EXCERPT TO READ.
When it comes to “timing the market,” it’s not really possible to get it exactly right. There are just too many variables at play for anyone to know with certainty that the market has bottomed out. Real estate prices go up more often than they go down, so there is a strong chance that the average home price won’t ever be much lower than it is today. For that reason, JOD doesn’t advise waiting around for an extended period of time to buy real estate. You don’t want the train to leave the station without you.
However, none of that means that you can’t study seasonal patterns in a specific market and leverage them to your advantage. Many markets experience quarterly trends that repeat year after year; one such trend seen in markets throughout the U.S. is a slump in activity that starts during the holidays and extends through the new year. This reduction in activity creates advantages for buyers who remain active during Q4. Below, we’ll analyze three of these advantages to show you how buying during Q4 can help you get a great deal on an awesome property.
Advantage #1: Properties are More Affordable
The graph below shows the median sale price of existing U.S. homes every quarter from Q3 2017 through Q3 2021. For most years, you can see that prices usually dip starting in Q4, stay low or go lower in Q1, then surge ahead in Q2.
What causes this dip in prices? Basically, most people consider winter a bad time to move. If you move during winter, you add the stress of moving to the already-busy holiday season. Plus, if you’re a parent, you’ll have to uproot your kids in the middle of the school year. For these reasons, buyers and sellers leave the market during winter. (Remember, most buyers are also sellers; they’re selling one house to move into another.) As a result, the market slows down, and homeowners who are determined to make a quick sale must lower their prices to attract the buyers who remain in the market.

PROVIDED MATERIAL.

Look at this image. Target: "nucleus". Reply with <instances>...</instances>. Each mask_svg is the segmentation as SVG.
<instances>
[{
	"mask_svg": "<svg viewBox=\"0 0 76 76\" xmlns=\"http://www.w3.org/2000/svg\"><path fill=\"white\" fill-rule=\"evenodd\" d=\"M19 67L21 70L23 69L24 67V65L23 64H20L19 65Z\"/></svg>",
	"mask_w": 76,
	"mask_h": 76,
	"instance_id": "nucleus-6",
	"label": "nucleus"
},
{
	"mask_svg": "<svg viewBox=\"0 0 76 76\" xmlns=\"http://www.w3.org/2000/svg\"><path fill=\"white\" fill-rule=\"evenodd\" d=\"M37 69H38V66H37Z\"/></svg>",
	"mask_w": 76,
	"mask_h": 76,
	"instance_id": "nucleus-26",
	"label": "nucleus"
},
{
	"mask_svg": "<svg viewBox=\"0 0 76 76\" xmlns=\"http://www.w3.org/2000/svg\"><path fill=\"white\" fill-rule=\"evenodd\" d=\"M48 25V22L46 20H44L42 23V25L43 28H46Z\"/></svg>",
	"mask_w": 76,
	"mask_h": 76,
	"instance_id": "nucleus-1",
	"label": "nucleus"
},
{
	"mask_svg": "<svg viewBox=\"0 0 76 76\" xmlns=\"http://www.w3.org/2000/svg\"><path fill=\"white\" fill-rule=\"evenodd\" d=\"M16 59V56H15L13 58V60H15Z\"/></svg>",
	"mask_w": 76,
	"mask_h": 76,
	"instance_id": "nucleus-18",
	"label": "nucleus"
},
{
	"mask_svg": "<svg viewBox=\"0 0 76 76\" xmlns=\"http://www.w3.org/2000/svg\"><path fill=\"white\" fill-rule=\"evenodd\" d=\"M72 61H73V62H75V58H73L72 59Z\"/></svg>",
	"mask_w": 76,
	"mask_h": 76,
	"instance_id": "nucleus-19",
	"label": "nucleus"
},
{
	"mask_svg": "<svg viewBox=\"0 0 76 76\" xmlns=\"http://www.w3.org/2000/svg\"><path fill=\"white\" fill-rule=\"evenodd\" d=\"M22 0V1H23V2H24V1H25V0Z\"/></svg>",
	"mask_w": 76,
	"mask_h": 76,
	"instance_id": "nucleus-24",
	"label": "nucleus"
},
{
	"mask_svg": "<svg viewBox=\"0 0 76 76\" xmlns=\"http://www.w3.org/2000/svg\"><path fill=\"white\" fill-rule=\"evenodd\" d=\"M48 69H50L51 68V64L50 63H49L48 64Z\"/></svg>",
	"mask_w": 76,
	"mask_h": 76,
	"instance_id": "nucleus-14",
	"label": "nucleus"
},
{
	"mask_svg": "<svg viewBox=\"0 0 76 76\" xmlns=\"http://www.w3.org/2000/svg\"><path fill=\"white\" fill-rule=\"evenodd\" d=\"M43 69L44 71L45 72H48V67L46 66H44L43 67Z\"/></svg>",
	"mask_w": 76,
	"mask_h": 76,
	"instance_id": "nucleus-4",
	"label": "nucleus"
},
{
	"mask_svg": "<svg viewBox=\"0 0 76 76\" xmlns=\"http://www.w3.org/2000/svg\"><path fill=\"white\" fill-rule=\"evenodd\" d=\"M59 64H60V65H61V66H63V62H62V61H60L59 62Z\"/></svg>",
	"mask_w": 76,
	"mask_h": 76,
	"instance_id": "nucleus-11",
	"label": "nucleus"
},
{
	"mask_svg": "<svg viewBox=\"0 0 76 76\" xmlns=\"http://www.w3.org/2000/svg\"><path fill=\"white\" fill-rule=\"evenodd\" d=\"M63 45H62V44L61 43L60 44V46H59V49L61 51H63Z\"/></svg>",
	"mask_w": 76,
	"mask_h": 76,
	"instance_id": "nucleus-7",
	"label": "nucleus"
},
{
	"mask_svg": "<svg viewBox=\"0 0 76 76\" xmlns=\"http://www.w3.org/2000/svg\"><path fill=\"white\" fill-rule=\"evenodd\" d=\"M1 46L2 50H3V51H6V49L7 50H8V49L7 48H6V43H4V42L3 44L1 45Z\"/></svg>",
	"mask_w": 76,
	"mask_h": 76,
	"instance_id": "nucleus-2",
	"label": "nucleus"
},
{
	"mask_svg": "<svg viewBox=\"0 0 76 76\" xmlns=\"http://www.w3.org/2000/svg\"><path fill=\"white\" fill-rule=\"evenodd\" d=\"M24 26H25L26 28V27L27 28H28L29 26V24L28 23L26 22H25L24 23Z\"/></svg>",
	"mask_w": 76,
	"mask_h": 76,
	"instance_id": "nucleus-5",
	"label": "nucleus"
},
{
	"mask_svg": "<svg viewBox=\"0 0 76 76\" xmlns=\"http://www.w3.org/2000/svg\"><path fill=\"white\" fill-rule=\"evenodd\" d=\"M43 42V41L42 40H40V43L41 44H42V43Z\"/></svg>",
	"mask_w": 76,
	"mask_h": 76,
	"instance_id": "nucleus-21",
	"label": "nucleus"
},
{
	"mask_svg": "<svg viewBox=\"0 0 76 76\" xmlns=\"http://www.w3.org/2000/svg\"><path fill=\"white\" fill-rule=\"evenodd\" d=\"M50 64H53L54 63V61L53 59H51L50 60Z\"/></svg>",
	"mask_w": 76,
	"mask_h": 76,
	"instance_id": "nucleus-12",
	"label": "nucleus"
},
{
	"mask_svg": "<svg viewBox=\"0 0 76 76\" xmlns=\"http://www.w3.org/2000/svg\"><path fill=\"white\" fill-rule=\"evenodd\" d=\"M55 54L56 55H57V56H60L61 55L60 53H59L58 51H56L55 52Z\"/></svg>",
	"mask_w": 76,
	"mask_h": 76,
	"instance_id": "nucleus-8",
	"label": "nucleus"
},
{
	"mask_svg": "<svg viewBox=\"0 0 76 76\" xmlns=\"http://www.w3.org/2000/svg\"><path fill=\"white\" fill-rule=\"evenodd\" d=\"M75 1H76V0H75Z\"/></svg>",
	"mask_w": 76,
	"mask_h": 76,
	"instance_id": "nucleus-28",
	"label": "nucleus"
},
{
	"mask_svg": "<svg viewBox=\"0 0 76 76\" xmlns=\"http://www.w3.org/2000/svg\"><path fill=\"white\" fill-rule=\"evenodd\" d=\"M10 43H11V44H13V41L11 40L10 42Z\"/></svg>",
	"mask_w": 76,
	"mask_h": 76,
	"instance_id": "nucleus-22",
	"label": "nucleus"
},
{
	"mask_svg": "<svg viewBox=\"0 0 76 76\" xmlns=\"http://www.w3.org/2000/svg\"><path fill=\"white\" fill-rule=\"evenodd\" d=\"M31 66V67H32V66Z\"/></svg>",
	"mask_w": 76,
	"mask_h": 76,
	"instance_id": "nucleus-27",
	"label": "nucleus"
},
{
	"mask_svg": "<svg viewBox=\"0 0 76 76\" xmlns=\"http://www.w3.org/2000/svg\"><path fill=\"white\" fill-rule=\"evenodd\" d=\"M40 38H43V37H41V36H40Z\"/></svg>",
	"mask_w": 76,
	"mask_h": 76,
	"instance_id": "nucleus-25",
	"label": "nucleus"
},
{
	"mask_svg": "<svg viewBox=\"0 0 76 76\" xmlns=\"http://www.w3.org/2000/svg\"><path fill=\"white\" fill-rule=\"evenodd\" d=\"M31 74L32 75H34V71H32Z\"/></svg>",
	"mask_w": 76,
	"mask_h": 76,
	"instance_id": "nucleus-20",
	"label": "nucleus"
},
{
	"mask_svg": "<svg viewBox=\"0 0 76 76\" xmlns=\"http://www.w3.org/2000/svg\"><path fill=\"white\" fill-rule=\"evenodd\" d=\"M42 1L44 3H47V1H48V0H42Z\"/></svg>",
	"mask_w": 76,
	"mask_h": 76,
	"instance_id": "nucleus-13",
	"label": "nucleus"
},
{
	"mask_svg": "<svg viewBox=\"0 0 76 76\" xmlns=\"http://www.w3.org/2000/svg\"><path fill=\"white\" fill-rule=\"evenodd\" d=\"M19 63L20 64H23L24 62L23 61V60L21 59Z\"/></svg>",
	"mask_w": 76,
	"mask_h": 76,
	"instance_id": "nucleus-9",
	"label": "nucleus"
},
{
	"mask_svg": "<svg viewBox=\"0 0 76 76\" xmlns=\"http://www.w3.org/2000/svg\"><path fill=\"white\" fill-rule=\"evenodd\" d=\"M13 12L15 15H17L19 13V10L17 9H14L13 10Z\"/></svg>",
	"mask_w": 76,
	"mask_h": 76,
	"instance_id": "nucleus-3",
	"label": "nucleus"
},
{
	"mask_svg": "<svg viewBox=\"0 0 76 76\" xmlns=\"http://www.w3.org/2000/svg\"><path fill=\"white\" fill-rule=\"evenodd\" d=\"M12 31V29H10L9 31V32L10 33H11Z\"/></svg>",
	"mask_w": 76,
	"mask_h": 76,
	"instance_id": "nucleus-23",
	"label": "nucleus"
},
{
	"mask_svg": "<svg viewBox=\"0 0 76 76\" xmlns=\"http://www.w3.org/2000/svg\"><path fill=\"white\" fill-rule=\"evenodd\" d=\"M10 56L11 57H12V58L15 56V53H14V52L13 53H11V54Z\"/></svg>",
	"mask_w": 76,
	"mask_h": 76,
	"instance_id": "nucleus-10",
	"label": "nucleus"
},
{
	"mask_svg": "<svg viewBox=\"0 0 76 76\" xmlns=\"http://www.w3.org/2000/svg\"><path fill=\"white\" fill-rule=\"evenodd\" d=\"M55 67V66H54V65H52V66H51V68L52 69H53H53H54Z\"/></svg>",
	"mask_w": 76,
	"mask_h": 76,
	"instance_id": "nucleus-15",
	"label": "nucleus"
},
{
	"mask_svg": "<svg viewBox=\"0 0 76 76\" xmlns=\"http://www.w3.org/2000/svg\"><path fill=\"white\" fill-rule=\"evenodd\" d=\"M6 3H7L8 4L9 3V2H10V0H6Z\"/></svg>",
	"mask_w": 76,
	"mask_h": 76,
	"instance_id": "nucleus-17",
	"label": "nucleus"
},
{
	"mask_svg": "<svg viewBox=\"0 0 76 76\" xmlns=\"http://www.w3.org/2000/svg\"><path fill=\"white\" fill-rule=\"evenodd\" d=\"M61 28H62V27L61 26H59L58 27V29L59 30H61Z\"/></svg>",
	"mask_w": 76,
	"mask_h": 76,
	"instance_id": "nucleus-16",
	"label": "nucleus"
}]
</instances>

EXERCISE SET.
[1] Answer these questions about the passage on buying homes in Q4:
(a) According to the passage, do real estate prices go up or go down more often?
(b) What period does the graph of median sale prices cover?
(c) In which quarter do prices usually surge ahead?
[2] Continue the passage on buying homes in Q4 from its final sentence onward.

OUTPUTS BY TASK.
[1]
(a) They go up more often than they go down.
(b) Every quarter from Q3 2017 through Q3 2021.
(c) Q2.

[2]
Notice that prices did not dip in the fourth quarter of 2020. Instead, they rose and continued to rise through Q2 2021. During 2020, lockdowns and work-from-home fueled demand for bigger houses. However, many sellers did not want to list in such unpredictable times, and the supply of homes tightened. The result was a total deviation from expected seasonal trends that no one could have predicted at the start of 2020.
The point is that you cannot be absolutely certain how the market will behave in the future. Analyzing past performance can help you make an educated guess about what the future holds, but past performance does not guarantee future results. This vital principle is not exclusive to real estate; it applies to any form of investing. While it is likely that the Q4-price-dip trend will resume as the world realigns itself, there are no guarantees.
It’s also important to remember that these trends will vary significantly in different regions. For example, snowbird locations (like Palm Springs or Florida, where people flock to avoid the winter chill) may actually see an uptick in prices during Q4. Do your own research and seek reliable data for the specific market you are considering.
Advantage #2: There are Fewer Buyers to Compete With
The flight of buyers from the market in Q4 means that you’ll encounter less competition when you make an offer. In turn, you’re less likely to get into a bidding war that drives up the price of the property you want to buy. Ultimately, less competition helps you keep your purchase price down and makes it easier to achieve profitability.
If you are the seller’s only serious buyer, you’re less likely to be pressured to close quickly. As a result, you’ll have more time for due diligence, analysis, and inspections, which will help you to feel confident that the property has investment potential and that the price you’re paying is fair.
With fewer buyers in the market, sellers are more likely to accept offer terms that favor you, such as specialized inspection or additional contingencies. It’s easier to play hardball when you’re the only buyer in town.
Also, when you buy in Q4, you’re less likely to spend months getting outbid on every deal you pursue. While it’s better to get outbid than to overpay, it’s still fatiguing when months of work fail to produce results. By taking advantage of a smaller buyer pool in Q4, you significantly increase your chances of coming out on top.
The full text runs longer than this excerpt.